Several courts have pronounced on the special pricing rule for transfers of unlisted shares and in particular on how to apply the rule to transfers of shares in dormant or newly created companies. They have also pronounced on the burden of proof in relation to market value and on whether a limited review is a valid procedure for examining these transactions.
With the personal income tax filing season in full swing, and in view of recent decisions and judgments, this is a good time to recall the personal income tax treatment of transfers for a consideration of unlisted shares.
Under article 34 of the Personal Income Tax Law, in transfers for a consideration the capital gain or loss is determined by reference to the difference between the assets’ acquisition costs and transfer prices. As a general rule, the transfer price is the actual value at which the transaction was performed, less any expenses and taxes incurred on it. In relation to transfers for a consideration, however, article 37 provides a special valuation rule for shares.
Under that rule, the transfer value cannot go below the higher of the following two amounts (unless it can be substantiated that the paid sum is equal to the amount that would have been agreed between independent parties on an arm’s length basis):
The net equity figure disclosed on the balance sheet for the latest fiscal year-end before the due date for the tax.

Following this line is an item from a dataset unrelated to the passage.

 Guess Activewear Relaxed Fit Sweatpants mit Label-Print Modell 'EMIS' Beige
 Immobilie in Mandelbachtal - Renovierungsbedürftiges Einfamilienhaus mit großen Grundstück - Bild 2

The figure obtained by capitalizing at 20% (multiplying by 5 in other words) the average earnings figure for the latest three fiscal to end before the due date for the tax, and computing any paid dividends and allocations to reserves as income (excluding amounts recorded in respect of asset revaluation).
A host of doubts have arisen over application of these special rules, and a few have been resolved in recent decisions and judgment:
a. Newly created companies and dormant companies
In a decision delivered on April 26, 2022 (Principle 1 and Principle 2), TEAC examined how to calculate the capitalization of earnings where the entity was created in either of the two years that ended before the due date for the tax, in other words, where on the due date, the earnings figures for the company’s three fiscal years preceding the due date referred to in the law are not available. The tribunal concluded that in these cases the capitalization rule does not apply. In other words, the minimum transfer value will be the net equity figure for the latest year to end before the due date for the tax.

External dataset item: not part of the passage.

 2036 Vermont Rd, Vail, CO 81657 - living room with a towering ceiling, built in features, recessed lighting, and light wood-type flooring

The tribunal clarified however that the rule is applicable by contrast where the owned company had been dormant, and not obtained either a loss or income in any of the three fiscal year-ends preceding the due date. In these cases the earnings figures for those years must be considered to be “0” and the average figure must be calculated for those three years.
b. Proof of adequacy of the price paid and of the market value
The Galician High Court recalled, in a judgment delivered on April 4, 2022, that for the purposes of undermining the presumed price under the law, the burden of proving that the paid price matches market value lies with the interested party rather than with the tax authorities.
The taxpayer may therefore question the value that the authorities calculated using the company's balance sheets, for example, by showing that the company's accounting records do not reflect its actual economic circumstances. If this is so and can be substantiated by the taxpayer, it should be possible to correct the value calculated by the tax authorities.
Furthermore, if the taxpayer produces an expert report proving these points, its validity cannot be rejected by the tax authorities without justification. In this specific case, the court accepted the credibility of the produced report (evidencing that the company's actual value is close to “0”), even though the calculations made by the expert were based on data produced by the taxpayer.
Lastly, several judgments have been published by the high courts for Castilla-La Mancha (March 29 , April 6, March 29 and April 25, 2022) and Castilla y León (April 13, 2022) in which the use of a limited review procedure to modify the gain reported by the taxpayer on the transfer of unlisted shares is questioned.
As noted by these courts, a modification of the transfer value by applying that special rule necessarily requires an analysis of the investee's accounting records, which is prohibited in this type of procedure. This conclusion is not altered by the fact of the taxpayer not questioning the accounting data in the course of the procedure. In other words, “it is not correct to set the scope of the prohibition on examining the company's accounts and, as a result, make the validity of a tax management procedure conditional on the very specific defense or excuse strategy employed in each case by the interested party since clearly that approach … does not appear to respect the principle of legal certainty, without prejudice to whether the taxpayer reporting a transfer value as a market value that differed from the carrying or listed amount, entailed or implied a denial or questioning of the accounting data …” (Castilla y León high court judgment of April 13).